Open QQ-777777 opened 1 year ago
Usually, language mismatch degrades the performance of speaker embedding, but it is still available to represent speaker for Chinese speaker embedding extracted by speechbrain/spkrec-xvect-voxceleb
.
If you want to improve the representative of speaker embedding in Chinese dataset, we recommend to retrain/adapt speaker model on your own datasets.
@mechanicalsea what about when extracting speaker embeddings on a multilingual dataset ? i am trying to build a multilingual version of SpeechT5 --> mSpeechT5
@mechanicalsea what about when extracting speaker embeddings on a multilingual dataset ? i am trying to build a multilingual version of SpeechT5 --> mSpeechT5
Take advantage of the pre-trained speaker model, such as ECAPA-TDNN in [Here] and so on (https://github.com/speechbrain/speechbrain), one of which is used in our script of extracting speaker embeddings. Or, to create multilingual / language-independent speaker recognition model.
@mechanicalsea thanks!
Hi @StephennFernandes Wanted to know if you were able to get the speechbrain/spkrec-xvect-voxceleb
embeddings working in your multilingual setting. Is the synthesized speech of good quality without any mechanical artifacts?

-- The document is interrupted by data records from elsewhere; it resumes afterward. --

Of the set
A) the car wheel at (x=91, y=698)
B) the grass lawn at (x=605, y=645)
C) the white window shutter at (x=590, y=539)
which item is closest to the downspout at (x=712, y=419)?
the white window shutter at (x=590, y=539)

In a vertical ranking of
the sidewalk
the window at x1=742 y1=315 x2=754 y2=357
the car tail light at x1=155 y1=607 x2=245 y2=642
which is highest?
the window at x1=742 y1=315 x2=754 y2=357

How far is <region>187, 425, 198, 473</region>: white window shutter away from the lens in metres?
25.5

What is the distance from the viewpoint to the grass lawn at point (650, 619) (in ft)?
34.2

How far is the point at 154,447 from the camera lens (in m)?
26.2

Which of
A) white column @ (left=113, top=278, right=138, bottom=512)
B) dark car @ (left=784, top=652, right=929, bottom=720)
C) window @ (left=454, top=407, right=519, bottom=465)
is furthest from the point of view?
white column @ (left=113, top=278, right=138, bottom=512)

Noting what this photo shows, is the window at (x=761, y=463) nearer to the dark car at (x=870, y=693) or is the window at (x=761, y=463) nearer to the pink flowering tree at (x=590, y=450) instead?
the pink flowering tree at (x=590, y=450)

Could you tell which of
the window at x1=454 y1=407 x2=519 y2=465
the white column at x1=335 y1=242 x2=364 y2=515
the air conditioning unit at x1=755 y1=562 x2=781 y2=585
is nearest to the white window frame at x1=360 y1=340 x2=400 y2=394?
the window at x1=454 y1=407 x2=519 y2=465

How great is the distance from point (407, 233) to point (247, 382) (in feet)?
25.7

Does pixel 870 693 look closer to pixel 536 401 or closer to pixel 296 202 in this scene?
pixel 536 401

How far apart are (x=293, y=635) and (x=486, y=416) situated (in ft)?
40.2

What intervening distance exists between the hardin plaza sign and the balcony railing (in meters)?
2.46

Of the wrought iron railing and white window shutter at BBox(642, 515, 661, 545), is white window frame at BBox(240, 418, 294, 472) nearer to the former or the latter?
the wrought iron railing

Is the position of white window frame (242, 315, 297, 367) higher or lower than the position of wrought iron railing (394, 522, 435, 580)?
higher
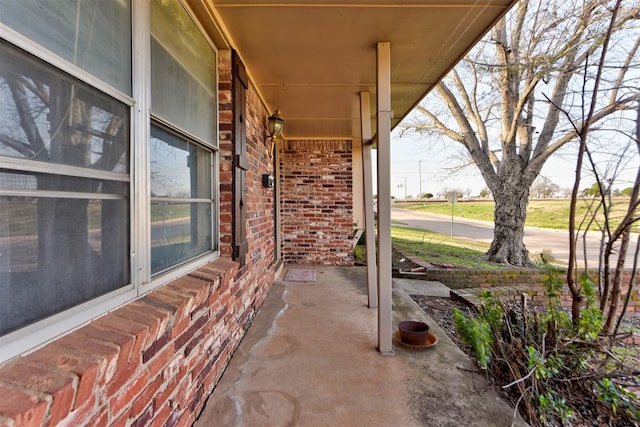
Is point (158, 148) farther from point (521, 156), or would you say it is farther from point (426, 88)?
point (521, 156)

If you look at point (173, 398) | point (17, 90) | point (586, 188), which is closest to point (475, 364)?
point (586, 188)

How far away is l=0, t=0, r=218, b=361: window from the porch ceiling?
2.00 ft

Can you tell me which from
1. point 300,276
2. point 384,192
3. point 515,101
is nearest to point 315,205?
point 300,276

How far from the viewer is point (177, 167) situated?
176 cm

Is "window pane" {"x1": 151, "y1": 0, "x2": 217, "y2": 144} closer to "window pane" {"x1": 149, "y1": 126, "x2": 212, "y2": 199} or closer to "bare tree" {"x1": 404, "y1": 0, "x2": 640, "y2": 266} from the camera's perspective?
"window pane" {"x1": 149, "y1": 126, "x2": 212, "y2": 199}

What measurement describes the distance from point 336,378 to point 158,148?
1941 millimetres

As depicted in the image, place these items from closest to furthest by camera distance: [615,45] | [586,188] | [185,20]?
[185,20] → [586,188] → [615,45]

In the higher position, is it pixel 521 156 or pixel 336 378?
pixel 521 156

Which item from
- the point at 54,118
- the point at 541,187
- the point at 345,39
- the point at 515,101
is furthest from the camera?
the point at 541,187

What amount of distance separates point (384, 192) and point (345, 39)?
1297 mm

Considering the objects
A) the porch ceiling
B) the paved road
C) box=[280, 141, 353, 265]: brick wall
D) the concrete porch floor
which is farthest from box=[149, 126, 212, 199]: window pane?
box=[280, 141, 353, 265]: brick wall

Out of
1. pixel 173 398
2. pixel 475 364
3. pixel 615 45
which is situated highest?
pixel 615 45

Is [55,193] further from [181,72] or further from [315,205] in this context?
[315,205]

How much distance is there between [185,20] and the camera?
6.08ft
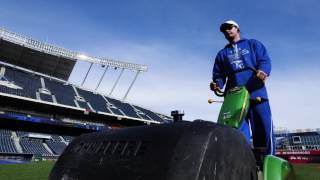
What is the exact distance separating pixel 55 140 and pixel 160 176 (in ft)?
140

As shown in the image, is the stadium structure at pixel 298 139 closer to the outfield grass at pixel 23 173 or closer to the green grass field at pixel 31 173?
the green grass field at pixel 31 173

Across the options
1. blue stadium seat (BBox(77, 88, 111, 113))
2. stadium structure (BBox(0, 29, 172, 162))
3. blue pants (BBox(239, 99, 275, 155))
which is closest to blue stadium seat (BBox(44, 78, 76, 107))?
stadium structure (BBox(0, 29, 172, 162))

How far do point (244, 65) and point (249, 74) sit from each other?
0.33 ft

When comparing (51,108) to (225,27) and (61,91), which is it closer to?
(61,91)

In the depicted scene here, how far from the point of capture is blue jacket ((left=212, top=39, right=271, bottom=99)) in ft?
10.0

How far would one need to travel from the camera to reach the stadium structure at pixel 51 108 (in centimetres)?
3803

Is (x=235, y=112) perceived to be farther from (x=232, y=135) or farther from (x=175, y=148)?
(x=175, y=148)

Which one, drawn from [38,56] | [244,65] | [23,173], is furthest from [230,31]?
[38,56]

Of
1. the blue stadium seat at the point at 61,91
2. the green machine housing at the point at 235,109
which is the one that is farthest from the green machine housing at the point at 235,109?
the blue stadium seat at the point at 61,91

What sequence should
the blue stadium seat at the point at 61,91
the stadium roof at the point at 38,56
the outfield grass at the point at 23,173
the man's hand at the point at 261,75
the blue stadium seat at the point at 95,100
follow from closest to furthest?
the man's hand at the point at 261,75, the outfield grass at the point at 23,173, the blue stadium seat at the point at 61,91, the stadium roof at the point at 38,56, the blue stadium seat at the point at 95,100

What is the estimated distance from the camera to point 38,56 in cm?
5178

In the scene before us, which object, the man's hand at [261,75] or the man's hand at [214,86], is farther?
the man's hand at [214,86]

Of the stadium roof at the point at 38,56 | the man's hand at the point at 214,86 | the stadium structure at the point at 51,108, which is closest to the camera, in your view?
the man's hand at the point at 214,86

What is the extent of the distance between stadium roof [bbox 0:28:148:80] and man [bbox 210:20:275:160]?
48.5m
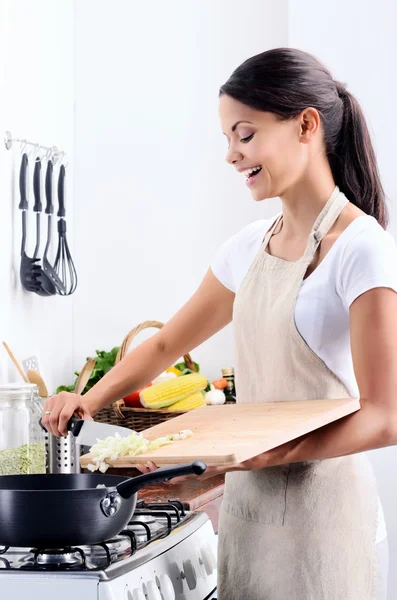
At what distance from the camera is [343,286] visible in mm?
1192

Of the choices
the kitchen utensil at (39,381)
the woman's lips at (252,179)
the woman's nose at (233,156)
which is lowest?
the kitchen utensil at (39,381)

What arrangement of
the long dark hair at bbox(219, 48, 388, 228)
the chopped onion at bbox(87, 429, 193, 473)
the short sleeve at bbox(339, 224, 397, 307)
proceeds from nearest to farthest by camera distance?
1. the chopped onion at bbox(87, 429, 193, 473)
2. the short sleeve at bbox(339, 224, 397, 307)
3. the long dark hair at bbox(219, 48, 388, 228)

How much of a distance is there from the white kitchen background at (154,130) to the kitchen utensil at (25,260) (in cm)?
13

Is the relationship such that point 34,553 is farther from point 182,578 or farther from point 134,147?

@mechanicalsea what about when extracting speaker embeddings on a multilingual dataset ? i am trying to build a multilingual version of SpeechT5 --> mSpeechT5 hi, Stephenn, do you have any progress i am interesting to do the same thing, but on chinese. anyone want to join a share effort ?
Hi, I have the same question as https://github.com/microsoft/SpeechT5/issues/16#issuecomment-1516257038. My training dataset is Chinese, so can i use speechbrain/spkrec-xvect-voxceleb to extract speaker embedding for pre-training?